### Working data:
--- --- ---

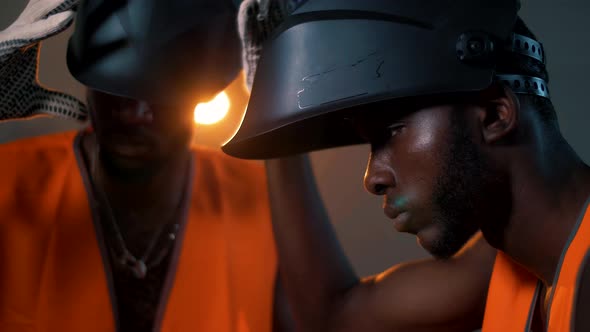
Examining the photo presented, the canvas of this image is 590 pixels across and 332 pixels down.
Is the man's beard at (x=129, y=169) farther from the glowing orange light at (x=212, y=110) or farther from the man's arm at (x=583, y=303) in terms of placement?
the man's arm at (x=583, y=303)

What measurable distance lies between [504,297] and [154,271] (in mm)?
614

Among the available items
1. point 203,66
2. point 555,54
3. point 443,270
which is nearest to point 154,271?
point 203,66

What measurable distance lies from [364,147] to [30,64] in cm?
93

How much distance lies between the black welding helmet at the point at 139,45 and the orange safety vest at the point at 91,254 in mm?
288

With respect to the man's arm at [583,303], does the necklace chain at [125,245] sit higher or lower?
lower

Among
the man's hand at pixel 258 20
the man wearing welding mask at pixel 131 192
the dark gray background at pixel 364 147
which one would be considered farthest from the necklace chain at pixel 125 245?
the man's hand at pixel 258 20

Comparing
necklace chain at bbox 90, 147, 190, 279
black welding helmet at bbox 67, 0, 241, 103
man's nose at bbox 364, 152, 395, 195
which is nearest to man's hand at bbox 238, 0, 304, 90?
black welding helmet at bbox 67, 0, 241, 103

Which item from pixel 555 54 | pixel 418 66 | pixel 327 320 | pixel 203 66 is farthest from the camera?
pixel 555 54

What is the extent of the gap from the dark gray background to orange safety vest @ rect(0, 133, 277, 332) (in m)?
0.28

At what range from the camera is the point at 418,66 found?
2.36 feet

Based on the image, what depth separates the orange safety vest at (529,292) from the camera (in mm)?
695

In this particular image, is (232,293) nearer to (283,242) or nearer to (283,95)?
(283,242)

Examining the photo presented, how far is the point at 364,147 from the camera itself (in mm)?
1663

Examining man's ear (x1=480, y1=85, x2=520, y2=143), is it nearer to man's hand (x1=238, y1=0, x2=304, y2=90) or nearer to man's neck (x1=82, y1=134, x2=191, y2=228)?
man's hand (x1=238, y1=0, x2=304, y2=90)
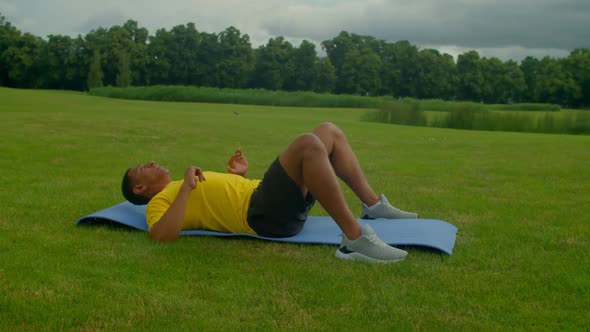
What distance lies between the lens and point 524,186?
7.39 m

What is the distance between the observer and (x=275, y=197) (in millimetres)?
3672

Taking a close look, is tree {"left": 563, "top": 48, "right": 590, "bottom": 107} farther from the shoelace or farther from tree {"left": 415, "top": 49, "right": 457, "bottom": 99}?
the shoelace

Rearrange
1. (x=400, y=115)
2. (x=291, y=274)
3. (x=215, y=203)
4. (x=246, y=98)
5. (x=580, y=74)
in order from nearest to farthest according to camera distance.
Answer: (x=291, y=274) < (x=215, y=203) < (x=400, y=115) < (x=246, y=98) < (x=580, y=74)

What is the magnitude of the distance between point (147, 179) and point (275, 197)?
1.11 meters

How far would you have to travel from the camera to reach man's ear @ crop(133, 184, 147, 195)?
4.18 metres

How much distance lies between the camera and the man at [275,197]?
11.5 feet

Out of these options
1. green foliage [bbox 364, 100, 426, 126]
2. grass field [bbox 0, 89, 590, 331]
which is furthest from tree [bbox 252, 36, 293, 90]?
grass field [bbox 0, 89, 590, 331]

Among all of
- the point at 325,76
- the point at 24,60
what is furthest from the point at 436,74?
the point at 24,60

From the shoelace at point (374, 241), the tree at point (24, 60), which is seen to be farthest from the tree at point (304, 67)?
the shoelace at point (374, 241)

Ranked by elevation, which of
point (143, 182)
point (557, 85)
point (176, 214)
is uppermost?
point (557, 85)

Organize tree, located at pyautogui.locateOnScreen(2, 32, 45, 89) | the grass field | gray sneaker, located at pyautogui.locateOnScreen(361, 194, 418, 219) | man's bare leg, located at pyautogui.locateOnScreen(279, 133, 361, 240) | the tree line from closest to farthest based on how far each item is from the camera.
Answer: the grass field, man's bare leg, located at pyautogui.locateOnScreen(279, 133, 361, 240), gray sneaker, located at pyautogui.locateOnScreen(361, 194, 418, 219), tree, located at pyautogui.locateOnScreen(2, 32, 45, 89), the tree line

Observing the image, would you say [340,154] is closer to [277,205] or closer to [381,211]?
[381,211]

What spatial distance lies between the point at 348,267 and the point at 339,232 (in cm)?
80

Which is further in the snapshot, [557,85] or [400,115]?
[557,85]
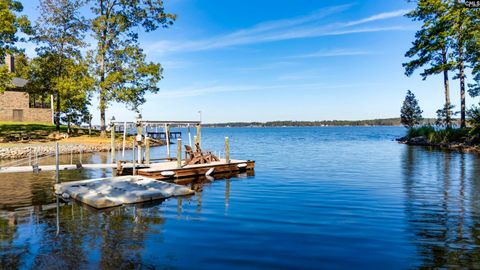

--- --- ---

### Written exercise:
Can you set down everything in the records above, word for word, from the line containing "At what range" down to the line containing "1.11 meters", leaving out the pictures?

### Result of the exercise:
At what range from the camera is the point at 418,66 found?
2.36 feet

Based on the image, what depth separates the orange safety vest at (529,292) from the camera (in mm)?
695

In this particular image, is (232,293) nearer to (283,242) or nearer to (283,95)?
(283,242)

Examining the photo presented, how far is the point at 364,147 from the camera itself (in mm)?
1663

Examining man's ear (x1=480, y1=85, x2=520, y2=143), is it nearer to man's hand (x1=238, y1=0, x2=304, y2=90) or nearer to man's neck (x1=82, y1=134, x2=191, y2=228)?
man's hand (x1=238, y1=0, x2=304, y2=90)
What distance lies between the lens and point 524,186?
7.39 m

What is the distance between the observer and (x=275, y=197) (in millimetres)?
3672

Taking a close look, is tree {"left": 563, "top": 48, "right": 590, "bottom": 107} farther from the shoelace or farther from tree {"left": 415, "top": 49, "right": 457, "bottom": 99}?
the shoelace

Rearrange
1. (x=400, y=115)
2. (x=291, y=274)
3. (x=215, y=203)
4. (x=246, y=98)
5. (x=580, y=74)
in order from nearest to farthest according to camera distance.
Answer: (x=291, y=274) < (x=215, y=203) < (x=400, y=115) < (x=246, y=98) < (x=580, y=74)

What is the magnitude of the distance between point (147, 179) and point (275, 197)?
1.11 meters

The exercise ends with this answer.